What the task asks:
Print all of the lines exactly. Any picture among them stays out.

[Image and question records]
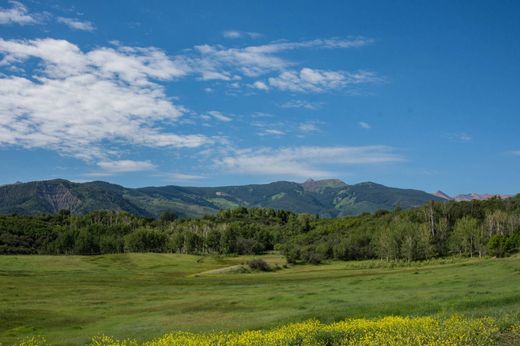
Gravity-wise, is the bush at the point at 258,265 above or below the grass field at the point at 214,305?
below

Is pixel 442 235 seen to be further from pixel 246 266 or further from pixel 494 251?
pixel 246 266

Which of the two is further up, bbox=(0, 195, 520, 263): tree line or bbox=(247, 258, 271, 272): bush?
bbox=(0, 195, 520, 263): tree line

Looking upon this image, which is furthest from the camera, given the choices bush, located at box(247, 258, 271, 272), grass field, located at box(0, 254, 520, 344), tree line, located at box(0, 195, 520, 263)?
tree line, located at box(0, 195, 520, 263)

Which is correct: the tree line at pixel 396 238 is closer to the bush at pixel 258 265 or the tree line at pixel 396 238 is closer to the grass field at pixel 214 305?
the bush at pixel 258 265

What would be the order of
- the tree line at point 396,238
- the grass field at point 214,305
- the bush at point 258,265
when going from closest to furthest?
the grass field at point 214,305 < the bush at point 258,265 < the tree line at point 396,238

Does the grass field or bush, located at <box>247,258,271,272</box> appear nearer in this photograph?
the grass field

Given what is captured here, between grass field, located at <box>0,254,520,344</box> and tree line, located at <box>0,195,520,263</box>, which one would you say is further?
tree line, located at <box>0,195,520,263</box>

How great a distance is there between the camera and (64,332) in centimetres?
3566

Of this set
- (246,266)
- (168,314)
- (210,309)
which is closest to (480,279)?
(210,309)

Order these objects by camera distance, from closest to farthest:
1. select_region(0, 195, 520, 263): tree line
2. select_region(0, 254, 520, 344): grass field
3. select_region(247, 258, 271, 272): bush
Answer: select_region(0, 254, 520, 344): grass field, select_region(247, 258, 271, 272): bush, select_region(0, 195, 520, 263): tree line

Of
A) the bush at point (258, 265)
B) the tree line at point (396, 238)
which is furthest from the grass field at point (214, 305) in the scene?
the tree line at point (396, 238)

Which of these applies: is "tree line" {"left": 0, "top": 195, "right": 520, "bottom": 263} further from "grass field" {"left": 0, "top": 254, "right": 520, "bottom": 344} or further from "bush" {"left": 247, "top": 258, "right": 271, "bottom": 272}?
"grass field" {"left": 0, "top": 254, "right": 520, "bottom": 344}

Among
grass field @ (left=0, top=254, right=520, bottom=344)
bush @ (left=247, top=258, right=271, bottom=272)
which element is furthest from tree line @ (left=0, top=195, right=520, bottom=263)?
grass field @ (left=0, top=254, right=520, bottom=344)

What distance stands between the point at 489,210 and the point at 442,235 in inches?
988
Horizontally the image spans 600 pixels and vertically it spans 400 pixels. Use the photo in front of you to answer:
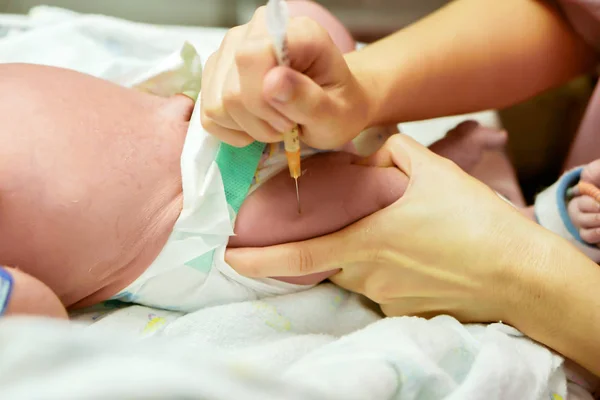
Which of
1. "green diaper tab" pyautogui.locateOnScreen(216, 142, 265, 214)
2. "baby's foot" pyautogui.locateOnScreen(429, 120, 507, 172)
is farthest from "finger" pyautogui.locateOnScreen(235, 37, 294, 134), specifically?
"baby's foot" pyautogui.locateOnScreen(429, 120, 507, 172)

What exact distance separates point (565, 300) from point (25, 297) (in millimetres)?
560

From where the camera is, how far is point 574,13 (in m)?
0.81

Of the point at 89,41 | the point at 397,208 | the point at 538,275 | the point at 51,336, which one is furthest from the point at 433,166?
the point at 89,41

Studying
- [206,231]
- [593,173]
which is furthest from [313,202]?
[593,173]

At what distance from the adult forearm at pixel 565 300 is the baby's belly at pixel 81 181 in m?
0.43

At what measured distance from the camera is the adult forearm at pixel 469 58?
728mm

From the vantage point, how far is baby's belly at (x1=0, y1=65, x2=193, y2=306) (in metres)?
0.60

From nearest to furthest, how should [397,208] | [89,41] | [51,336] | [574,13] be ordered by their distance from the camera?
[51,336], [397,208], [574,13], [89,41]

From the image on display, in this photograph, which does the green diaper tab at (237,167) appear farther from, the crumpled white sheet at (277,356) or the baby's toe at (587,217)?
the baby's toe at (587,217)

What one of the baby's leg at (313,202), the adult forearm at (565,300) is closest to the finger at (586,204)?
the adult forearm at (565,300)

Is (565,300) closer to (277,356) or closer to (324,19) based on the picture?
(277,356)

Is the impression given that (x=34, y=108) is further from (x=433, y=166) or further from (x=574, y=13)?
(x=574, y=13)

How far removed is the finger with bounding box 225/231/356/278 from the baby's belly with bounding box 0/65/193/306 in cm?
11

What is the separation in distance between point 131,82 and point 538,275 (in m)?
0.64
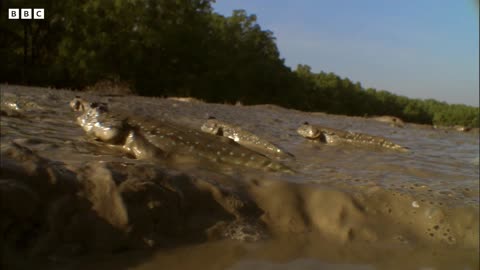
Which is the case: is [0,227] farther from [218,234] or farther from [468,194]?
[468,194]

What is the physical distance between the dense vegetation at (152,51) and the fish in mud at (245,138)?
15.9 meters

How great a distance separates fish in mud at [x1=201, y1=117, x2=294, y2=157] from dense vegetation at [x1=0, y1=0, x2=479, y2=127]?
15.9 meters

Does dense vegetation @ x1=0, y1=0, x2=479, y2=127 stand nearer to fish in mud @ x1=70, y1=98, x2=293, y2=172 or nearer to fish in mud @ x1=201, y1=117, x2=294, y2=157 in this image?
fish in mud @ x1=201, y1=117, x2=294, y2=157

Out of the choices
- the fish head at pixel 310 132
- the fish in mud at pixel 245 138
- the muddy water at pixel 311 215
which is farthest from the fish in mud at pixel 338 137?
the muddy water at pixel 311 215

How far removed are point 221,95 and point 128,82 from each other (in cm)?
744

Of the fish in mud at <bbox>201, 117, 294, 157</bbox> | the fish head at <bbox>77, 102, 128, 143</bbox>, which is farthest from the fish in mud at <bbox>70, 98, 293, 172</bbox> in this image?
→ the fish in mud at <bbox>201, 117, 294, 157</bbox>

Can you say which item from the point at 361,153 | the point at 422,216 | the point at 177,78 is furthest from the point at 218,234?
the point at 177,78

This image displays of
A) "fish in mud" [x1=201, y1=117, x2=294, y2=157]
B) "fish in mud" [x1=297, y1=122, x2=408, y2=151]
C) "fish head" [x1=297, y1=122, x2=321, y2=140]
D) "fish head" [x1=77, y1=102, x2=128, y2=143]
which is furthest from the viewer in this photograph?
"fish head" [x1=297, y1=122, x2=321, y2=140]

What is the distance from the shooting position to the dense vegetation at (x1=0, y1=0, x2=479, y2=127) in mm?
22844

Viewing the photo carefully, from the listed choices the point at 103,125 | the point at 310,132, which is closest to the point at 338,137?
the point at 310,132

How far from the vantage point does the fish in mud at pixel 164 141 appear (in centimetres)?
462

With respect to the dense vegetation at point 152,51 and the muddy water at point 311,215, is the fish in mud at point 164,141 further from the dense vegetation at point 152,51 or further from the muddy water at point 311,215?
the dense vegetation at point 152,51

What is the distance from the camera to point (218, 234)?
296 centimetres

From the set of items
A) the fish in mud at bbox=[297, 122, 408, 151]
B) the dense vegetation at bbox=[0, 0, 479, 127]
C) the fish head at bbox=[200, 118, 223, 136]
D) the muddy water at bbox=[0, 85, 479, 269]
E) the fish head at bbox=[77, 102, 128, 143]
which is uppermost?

Exercise result:
Gravity-wise, is the bush at the point at 258,265 above or below the grass field at the point at 214,305?
below

Is pixel 442 235 seen to be further from pixel 246 266 or further from pixel 494 251?
pixel 246 266

Which of the two is further up, bbox=(0, 195, 520, 263): tree line or bbox=(247, 258, 271, 272): bush?
bbox=(0, 195, 520, 263): tree line

Looking upon this image, which is furthest from the camera, given the choices bush, located at box(247, 258, 271, 272), grass field, located at box(0, 254, 520, 344), tree line, located at box(0, 195, 520, 263)?
tree line, located at box(0, 195, 520, 263)

Which is correct: the tree line at pixel 396 238 is closer to the bush at pixel 258 265 or the tree line at pixel 396 238 is closer to the grass field at pixel 214 305?
the bush at pixel 258 265

What would be the order of
- the tree line at point 396,238
- the grass field at point 214,305
- the bush at point 258,265
when going from closest to furthest?
the grass field at point 214,305 < the bush at point 258,265 < the tree line at point 396,238

Does the grass field or bush, located at <box>247,258,271,272</box> appear nearer in this photograph?
the grass field

Given what is captured here, between grass field, located at <box>0,254,520,344</box> and tree line, located at <box>0,195,520,263</box>, which one would you say is further?
tree line, located at <box>0,195,520,263</box>

How great a distance is there between the camera and (64,332) in centimetres?
3566

Of this set
- (246,266)
- (168,314)
- (210,309)
which is closest to (480,279)?
(210,309)

Order these objects by camera distance, from closest to farthest:
1. select_region(0, 195, 520, 263): tree line
2. select_region(0, 254, 520, 344): grass field
3. select_region(247, 258, 271, 272): bush
Answer: select_region(0, 254, 520, 344): grass field, select_region(247, 258, 271, 272): bush, select_region(0, 195, 520, 263): tree line

Of
A) the bush at point (258, 265)
B) the tree line at point (396, 238)
which is furthest from the grass field at point (214, 305) in the scene?
the tree line at point (396, 238)

Which of these applies: is "tree line" {"left": 0, "top": 195, "right": 520, "bottom": 263} further from "grass field" {"left": 0, "top": 254, "right": 520, "bottom": 344} or further from "bush" {"left": 247, "top": 258, "right": 271, "bottom": 272}?
"grass field" {"left": 0, "top": 254, "right": 520, "bottom": 344}

Among
grass field @ (left=0, top=254, right=520, bottom=344)
bush @ (left=247, top=258, right=271, bottom=272)
which element is furthest from tree line @ (left=0, top=195, right=520, bottom=263)?
grass field @ (left=0, top=254, right=520, bottom=344)

What distance stands between the point at 489,210 and the point at 442,235 in inches?
988
Horizontally the image spans 600 pixels and vertically it spans 400 pixels. Use the photo in front of you to answer:
Which of
1. "green diaper tab" pyautogui.locateOnScreen(216, 142, 265, 214)
2. "baby's foot" pyautogui.locateOnScreen(429, 120, 507, 172)
is farthest from "finger" pyautogui.locateOnScreen(235, 37, 294, 134), specifically?
"baby's foot" pyautogui.locateOnScreen(429, 120, 507, 172)

What exact distance separates point (565, 300) from point (25, 297) (in millimetres)?
560

From where the camera is, how far is point 574,13 (in m)?
0.81

Of the point at 89,41 | the point at 397,208 | the point at 538,275 | the point at 51,336, which one is furthest from the point at 433,166?
the point at 89,41

Studying
- [206,231]
- [593,173]
which is furthest from [313,202]?
[593,173]

At what distance from the adult forearm at pixel 565 300 is the baby's belly at pixel 81 181 in m?
0.43

At what measured distance from the camera is the adult forearm at pixel 469 58?
728mm

From the vantage point, how far is baby's belly at (x1=0, y1=65, x2=193, y2=306) (in metres)?
0.60

From nearest to furthest, how should [397,208] | [89,41] | [51,336] | [574,13] be ordered by their distance from the camera?
[51,336], [397,208], [574,13], [89,41]

From the image on display, in this photograph, which does the green diaper tab at (237,167) appear farther from, the crumpled white sheet at (277,356) or the baby's toe at (587,217)?
the baby's toe at (587,217)

What one of the baby's leg at (313,202), the adult forearm at (565,300) is closest to the finger at (586,204)?
the adult forearm at (565,300)

Is (565,300) closer to (277,356) or closer to (324,19) based on the picture?
(277,356)

Is the impression given that (x=34, y=108) is further from (x=433, y=166) or further from (x=574, y=13)?
(x=574, y=13)

How far removed is the finger with bounding box 225/231/356/278 from the baby's belly with bounding box 0/65/193/306 in cm?
11

What is the separation in distance between point 131,82 and point 538,275 (in m)?
0.64
Which is the case: is [0,227] farther from [218,234] or farther from [468,194]?
[468,194]

What is the physical distance between the dense vegetation at (152,51) and the fish in mud at (245,138)?
15.9 meters

How great a distance separates fish in mud at [x1=201, y1=117, x2=294, y2=157] from dense vegetation at [x1=0, y1=0, x2=479, y2=127]?
15.9 meters

Does dense vegetation @ x1=0, y1=0, x2=479, y2=127 stand nearer to fish in mud @ x1=70, y1=98, x2=293, y2=172 or nearer to fish in mud @ x1=201, y1=117, x2=294, y2=157 in this image?
fish in mud @ x1=201, y1=117, x2=294, y2=157

Out of the choices
- the fish head at pixel 310 132
- the fish in mud at pixel 245 138
- the muddy water at pixel 311 215
which is farthest from the fish in mud at pixel 338 137?
the muddy water at pixel 311 215

How far removed are point 221,95 and point 128,82 from each other (in cm)?
744

Of the fish in mud at <bbox>201, 117, 294, 157</bbox> | the fish head at <bbox>77, 102, 128, 143</bbox>, which is farthest from the fish in mud at <bbox>70, 98, 293, 172</bbox> in this image?
→ the fish in mud at <bbox>201, 117, 294, 157</bbox>

Can you say which item from the point at 361,153 | the point at 422,216 | the point at 177,78 is furthest from the point at 218,234?
the point at 177,78

This image displays of
A) "fish in mud" [x1=201, y1=117, x2=294, y2=157]
B) "fish in mud" [x1=297, y1=122, x2=408, y2=151]
C) "fish head" [x1=297, y1=122, x2=321, y2=140]
D) "fish head" [x1=77, y1=102, x2=128, y2=143]
which is furthest from the viewer in this photograph?
"fish head" [x1=297, y1=122, x2=321, y2=140]

What is the distance from the shooting position to the dense vegetation at (x1=0, y1=0, x2=479, y2=127) in mm?
22844

Viewing the photo carefully, from the listed choices the point at 103,125 | the point at 310,132, which is closest to the point at 338,137?
the point at 310,132

How far from the vantage point does the fish in mud at pixel 164 141 appear (in centimetres)?
462

With respect to the dense vegetation at point 152,51 and the muddy water at point 311,215, is the fish in mud at point 164,141 further from the dense vegetation at point 152,51 or further from the muddy water at point 311,215?
the dense vegetation at point 152,51

What is the distance from the camera to point (218, 234)?
296 centimetres

From the set of items
A) the fish in mud at bbox=[297, 122, 408, 151]
B) the dense vegetation at bbox=[0, 0, 479, 127]
C) the fish head at bbox=[200, 118, 223, 136]
D) the muddy water at bbox=[0, 85, 479, 269]
E) the fish head at bbox=[77, 102, 128, 143]
which is uppermost?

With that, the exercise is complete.